Study text:

After pulling into a parking space at the McDonalds on Kuhio Highway, I sprinted out of my car and ran for the entrance to the fast food restaurant. Originally, Ed Case had wanted to meet at the Tip Top Cafe, just down the street from a back road that leads to McDonalds, but it turned out that they are closed on Monday mornings (oddly enough), so Case chose to meet here instead. Immediately the former congressman, who is now running for Senate, expressed friendly Aloha-spirit as he offered to buy me breakfast. I thanked him, but refused, feeling grateful enough to be able to fit into a time slot to meet with him in his busy schedule.

While Case was waiting for his breakfast he talked to another man in line, who lived in Lihue and was looking to be a construction worker. The man was busy, but he was enthusiastic to have a casual conversation with Case. Case made sure to shake the man’s hand before he left, as well as the hands of everyone else present in the restaurant, before he even began his breakfast. I was impressed and respected his friendly attitude.

As I was setting up my voice recording equipment, the former congressman asked me about my educational background and what I did for a living. Ed Case and I both graduated from the same high school, which is Hawaii Preparatory Academy (HPA) in Kamuela, on the Big Island. I told him I was excited to be able to speak with him, especially after meeting him in Washington, D.C. while he was in the House of Representatives. Only this time, I was able to talk to him one-on-one, strictly politics!

Exercise instructions:
- a) Answer these from the account of meeting Ed Case:
(i) Why was the meeting not held at the Tip Top Cafe?
(ii) Where did the man Case talked to in line live?
(iii) Which high school did the writer and Ed Case both graduate from?
- b) Extend the account of meeting Ed Case, picking up right after its final sentence.
The material is not needed for any of this.

Recorded information:

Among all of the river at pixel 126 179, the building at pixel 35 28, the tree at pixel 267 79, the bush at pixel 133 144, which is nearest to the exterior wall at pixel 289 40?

Answers to the problems:
- a)
(i) The Tip Top Cafe is closed on Monday mornings.
(ii) Lihue.
(iii) Hawaii Preparatory Academy (HPA) in Kamuela, on the Big Island.

- b)
Case was fast to switch from casual small talk to “business-mode,” and within seconds our conversation was definitely steeped in politics and a “full-throttle” political agenda. I asked Case as many questions as I could during the interview, which lasted 27 minutes and 43 seconds.

M.K.: What would you say is your primary focus and/or message for your political
campaign, if you could sum it up?

E.C.: Fix Washington. We cannot get those[political and social]challenges solved until we arrive at a different way to govern our country, where we’re not simply fighting with each other all the time, and we are all focused on solving our problems; building the bridges to solve our problems. And that’s not Washington today.

Washington today is about partisan divisions that don’t talk to each other. Washington today is
also about “inside Washington,” which isn’t about the rest of the country. And those divisions are crippling our ability to move forward, and that’s why 90% of the American people, including 90% of people on Kauai, are very disenchanted with how America is working; and this is our opportunity as one state in the country to contribute to a different way of governing Washington.

M.K.: When you say “partisan divisions,” are you referencing “Republicans” and “Democrats” in a way which means that they are focused on their own agendas and extreme ideologies to solve problems? While researching your campaign agenda, I noticed you mentioned the focus of parties on extreme ideologies. It seems that most are not willing to compromise to come up with a solution.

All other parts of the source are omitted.